Anonymous Coward says:

this is just simple curruption,graft, telecoms donate to politicans ,politicans are asked to pass laws that give billions to telecom corporations , google has spent billions building networks and laying cables it does not ask anyone for money apart from getting paid from companys or advertisers that use its services .
other countrys encourage competition and local services that provide broadband competition if big corporations do not build out networks .america is behind other countrys in providing broadband to consumers outside citys and urban area,s due to lack of competition

Drew Wilson (user link) says:

Is There Anything "Big Tech" Shouldn't Pay For?

This sounds like it has similarities to Canada’s link tax legislation (C-18). You have the arguments that somehow, “Big Tech” needs to pay their fair share in an industry that has nothing to do with the large platforms in the first place, there are “hard done by” or “downtrodden” other industries in play, and you even have the arguments that “Big Tech” has been seemingly “freeloading” off of others for too long on top of it all.

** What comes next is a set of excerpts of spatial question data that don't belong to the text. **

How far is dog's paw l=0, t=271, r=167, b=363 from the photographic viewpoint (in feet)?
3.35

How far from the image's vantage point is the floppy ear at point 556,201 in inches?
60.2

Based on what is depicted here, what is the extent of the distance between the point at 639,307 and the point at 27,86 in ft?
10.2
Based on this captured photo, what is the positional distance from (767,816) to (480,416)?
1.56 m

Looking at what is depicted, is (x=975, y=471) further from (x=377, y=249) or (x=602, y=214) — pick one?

I get that the large platforms have a lot to answer for. I mean, you have the issues with data leaks, data tracking, use of personal data that was unauthorized, anti-competitive buyouts, ripping off publishers, etc. Yet, here we are, once again, trying to make “Big Tech” “pay” for a problem they had nothing to do with.

The worst part is is knowing that some clown is going to come into the debate, sooner or later, and claim that the reason that there is opposition is because “Big Tech” “doesn’t want to be regulated” and everything else in the debate is dismissed outright. If this follows the playbook that happened in Canada, then rational debates and commentary will eventually get set aside and irrational talking points will rule the day. It saddens me, as a Canadian, seeing this kind of thing happening in another part of the world.

Anonymous Coward says:

free ride

Functional news outlets would normally step in here to note that Google and Netflix don’t get a free ride on the Internet (when it comes to telecom monopolies, nobody does).

why would MSM step in? they have there hand out too!
the problem is big corps. have there hand out too, expecting government welfare! then when theres a crisis. they all panic and think they are owed a bailout!
when a small business over extends it limits and fails. that’s it! they are done! when big corps. does the same thing. they expect big daddy government to step in help them out!